Сия «кантата» построена по принципу обычного последовательного дивертисмента, в котором нет сквозного действия, а есть лишь одни «стенанья и рыданья» персонажей, «за один присест» вокализирующих (ибо пением это назвать сложно) слова, понадерганные из разных частей пьесы. В основном, каждый герой обходится одним «генеральным выходом» (не считая иногда побочных), правда у Лопахина «генеральных выходов» – два, а у Любы (то есть у Раневской) – три. Пять действий пьесы, втиснутые в один акт бала в имении Раневской, в обсуждаемой «кантате» распадаются на названные «генеральные выходы», иногда связуемые интерлюдиями женского хора (сборщиц вишни в саду). В результате, драматургия либретто, утонувшего в гротесково-комичной серьезности и откровенной фантасмагоричности повествовательного подхода, оказывается шитой белой нитками, бесконфликтной и бессодержательной, а характеры персонажей – лишь поверхностно иллюстративными. Такой же является и, с позволения сказать, музыкальная партитура. Целый симфонический оркестр сидит в яме, его сценический аналог что-то постоянно играет на сцене, даже «импортный» дирижер (молодой итальянец Тито Чеккерини) выписан на эту премьеру – да толку чуть! Когда нет главного – по-настоящему значимого музыкального произведения, – то не имеет вообще никакого смысла говорить о его интерпретации. Музыкальный язык Фенелона абсолютно неоригинален и вторичен, он остался на той стадии коллапса, который случился с оперой к концу XX века и который в нынешнем столетии переживает вялотекущую стагнацию.
* * * * * * *
> [ЗАДАНИЕ]
Продолжите фрагмент рецензии на оперу Фенелона с того места, где он заканчивается.
* * * * * * *
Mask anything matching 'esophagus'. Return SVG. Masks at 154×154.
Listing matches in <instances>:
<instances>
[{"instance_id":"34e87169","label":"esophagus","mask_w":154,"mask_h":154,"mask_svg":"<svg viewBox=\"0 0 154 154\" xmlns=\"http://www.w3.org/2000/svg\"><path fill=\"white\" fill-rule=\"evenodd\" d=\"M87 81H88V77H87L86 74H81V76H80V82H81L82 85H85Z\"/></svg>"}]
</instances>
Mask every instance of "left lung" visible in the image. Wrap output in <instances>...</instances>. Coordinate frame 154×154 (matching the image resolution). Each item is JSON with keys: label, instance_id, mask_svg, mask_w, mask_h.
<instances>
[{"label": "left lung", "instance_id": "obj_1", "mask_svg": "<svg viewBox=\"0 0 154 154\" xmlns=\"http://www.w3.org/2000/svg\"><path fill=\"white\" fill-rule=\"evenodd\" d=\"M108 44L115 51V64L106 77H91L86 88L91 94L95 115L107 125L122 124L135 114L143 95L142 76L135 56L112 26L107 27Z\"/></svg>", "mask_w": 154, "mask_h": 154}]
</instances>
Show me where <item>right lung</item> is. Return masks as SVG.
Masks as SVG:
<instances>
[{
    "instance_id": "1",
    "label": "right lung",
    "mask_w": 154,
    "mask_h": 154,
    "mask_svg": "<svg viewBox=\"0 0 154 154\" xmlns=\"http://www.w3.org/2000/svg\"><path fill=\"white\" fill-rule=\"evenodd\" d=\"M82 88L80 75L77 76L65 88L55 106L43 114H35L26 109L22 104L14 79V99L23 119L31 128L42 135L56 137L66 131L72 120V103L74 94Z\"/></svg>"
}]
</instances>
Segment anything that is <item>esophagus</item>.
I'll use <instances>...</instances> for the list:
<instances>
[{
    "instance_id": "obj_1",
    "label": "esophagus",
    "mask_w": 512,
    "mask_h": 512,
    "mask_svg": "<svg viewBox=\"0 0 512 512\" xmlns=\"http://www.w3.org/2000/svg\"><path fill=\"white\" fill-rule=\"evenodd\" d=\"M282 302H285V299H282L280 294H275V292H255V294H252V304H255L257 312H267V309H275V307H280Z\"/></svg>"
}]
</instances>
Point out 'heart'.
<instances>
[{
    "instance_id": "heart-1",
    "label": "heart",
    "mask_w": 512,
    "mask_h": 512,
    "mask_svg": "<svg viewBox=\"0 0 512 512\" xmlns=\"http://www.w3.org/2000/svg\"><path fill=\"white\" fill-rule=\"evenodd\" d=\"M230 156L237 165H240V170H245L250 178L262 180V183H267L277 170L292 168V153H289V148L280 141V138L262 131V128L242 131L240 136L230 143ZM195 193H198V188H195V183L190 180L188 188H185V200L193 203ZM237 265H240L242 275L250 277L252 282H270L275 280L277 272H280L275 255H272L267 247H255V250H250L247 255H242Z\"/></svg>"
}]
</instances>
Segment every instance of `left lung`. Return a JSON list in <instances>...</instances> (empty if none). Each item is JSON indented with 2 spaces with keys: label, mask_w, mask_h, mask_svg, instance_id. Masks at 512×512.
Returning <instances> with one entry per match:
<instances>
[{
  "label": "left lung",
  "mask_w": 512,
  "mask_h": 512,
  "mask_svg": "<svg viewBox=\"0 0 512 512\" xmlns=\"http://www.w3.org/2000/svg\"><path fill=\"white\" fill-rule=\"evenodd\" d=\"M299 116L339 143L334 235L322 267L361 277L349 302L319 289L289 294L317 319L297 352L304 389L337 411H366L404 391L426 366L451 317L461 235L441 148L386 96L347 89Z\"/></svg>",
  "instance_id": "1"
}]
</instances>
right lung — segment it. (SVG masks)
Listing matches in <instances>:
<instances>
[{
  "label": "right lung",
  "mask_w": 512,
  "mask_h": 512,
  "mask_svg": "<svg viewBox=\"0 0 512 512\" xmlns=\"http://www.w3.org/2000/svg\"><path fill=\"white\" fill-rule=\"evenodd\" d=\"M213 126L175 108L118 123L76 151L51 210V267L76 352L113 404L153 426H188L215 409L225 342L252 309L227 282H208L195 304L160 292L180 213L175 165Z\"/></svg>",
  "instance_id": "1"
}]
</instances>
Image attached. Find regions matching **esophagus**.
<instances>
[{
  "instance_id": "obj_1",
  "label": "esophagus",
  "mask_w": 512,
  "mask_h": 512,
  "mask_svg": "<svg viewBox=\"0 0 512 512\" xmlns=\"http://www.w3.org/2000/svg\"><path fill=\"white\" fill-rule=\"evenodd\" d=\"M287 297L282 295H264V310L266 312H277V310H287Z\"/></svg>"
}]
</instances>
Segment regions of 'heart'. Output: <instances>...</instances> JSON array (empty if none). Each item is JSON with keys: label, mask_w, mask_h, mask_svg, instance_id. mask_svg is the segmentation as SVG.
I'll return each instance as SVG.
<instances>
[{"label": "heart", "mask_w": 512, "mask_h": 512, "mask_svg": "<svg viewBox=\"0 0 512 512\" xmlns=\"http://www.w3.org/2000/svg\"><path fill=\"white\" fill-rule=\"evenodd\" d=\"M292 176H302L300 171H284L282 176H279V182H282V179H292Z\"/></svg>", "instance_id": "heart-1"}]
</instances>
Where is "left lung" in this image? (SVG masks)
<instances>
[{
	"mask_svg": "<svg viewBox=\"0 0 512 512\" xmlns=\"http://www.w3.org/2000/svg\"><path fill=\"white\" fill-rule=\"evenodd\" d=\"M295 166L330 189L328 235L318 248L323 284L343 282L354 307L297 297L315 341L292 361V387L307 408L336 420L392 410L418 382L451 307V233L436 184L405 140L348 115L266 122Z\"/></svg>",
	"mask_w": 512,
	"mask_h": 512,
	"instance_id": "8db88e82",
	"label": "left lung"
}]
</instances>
* * * * * * *
> [РЕЗУЛЬТАТ]
Коль скоро говорить об интерпретации как таковой не имеет никакого смысла, самым логичным будет просто перечислить певцов, занятых в обсуждаемом исполнении, ибо, хотят они или не хотят, это их творческая работа, к которой каждый должен был подойти – и подошел! – вполне профессионально. Но, право, исполнителей искренне жаль: в мире столько прекрасной настоящей музыки, а в Большом театре, давно потерявшем свое репертуарное лицо, размениваются на опусы то Десятникова, то Берга, то Фенелона, а то и вообще кидаются в опереточную крайность постановкой «Летучей мыши», от которой до сих пор не проходит шок… И всё же за русских певцов, наверное, надо порадоваться совсем по другой причине: дорога в Париж им открыта – и это прекрасно! На всё остальное эпитеты не находятся… В Париж стремятся все – и Раневская, и Большой театр, и авторы сего опуса, и даже автор этих строк… Что в том зазорного? Да абсолютно ничего: Париж для русского человека всегда был больше чем Париж. Это манящий и часто недостижимый для нас идеал. Для француза Фенелона, понятно, всё иначе, но если другой идеал, идеал вишневого сада, превращается в разменную оперную монету уже на стадии либретто, то что спрашивать с композитора… Отрадно лишь, что на пресс-конференции кастинговым усилиям Большого театра известный в мире «сочинитель звуков музыки» всё же воздал должное. Итак, перечислим же, наконец, певцов: Люба – Анастасия Москвина; Лёня, то есть Гаев – Марат Гали; Гриша – Александра Кадурина; Аня – Ульяна Алексюк; Варя – Анна Крайникова; Лопахин – Дмитрий Варгин; Шарлотта – Петр Мигунов; Дуняша – Евгения Сегенюк; Яша – Алексей Татаринцев; Фирс – Ксения Вязникова. В приведенной раскладке можно заметить две партии традиционного травести (Гриша, Фирс) и одну партию травести наоборот (Шарлотта). Принадлежность партии Гриши к этой категории вполне прозрачна, но в том, что Фирс – меццо-сопрано, а Шарлотта – бас, решения никакой музыкальной сверхзадачи не наблюдается: прихоть композитора и один из элементов внешнего пиара – не более того!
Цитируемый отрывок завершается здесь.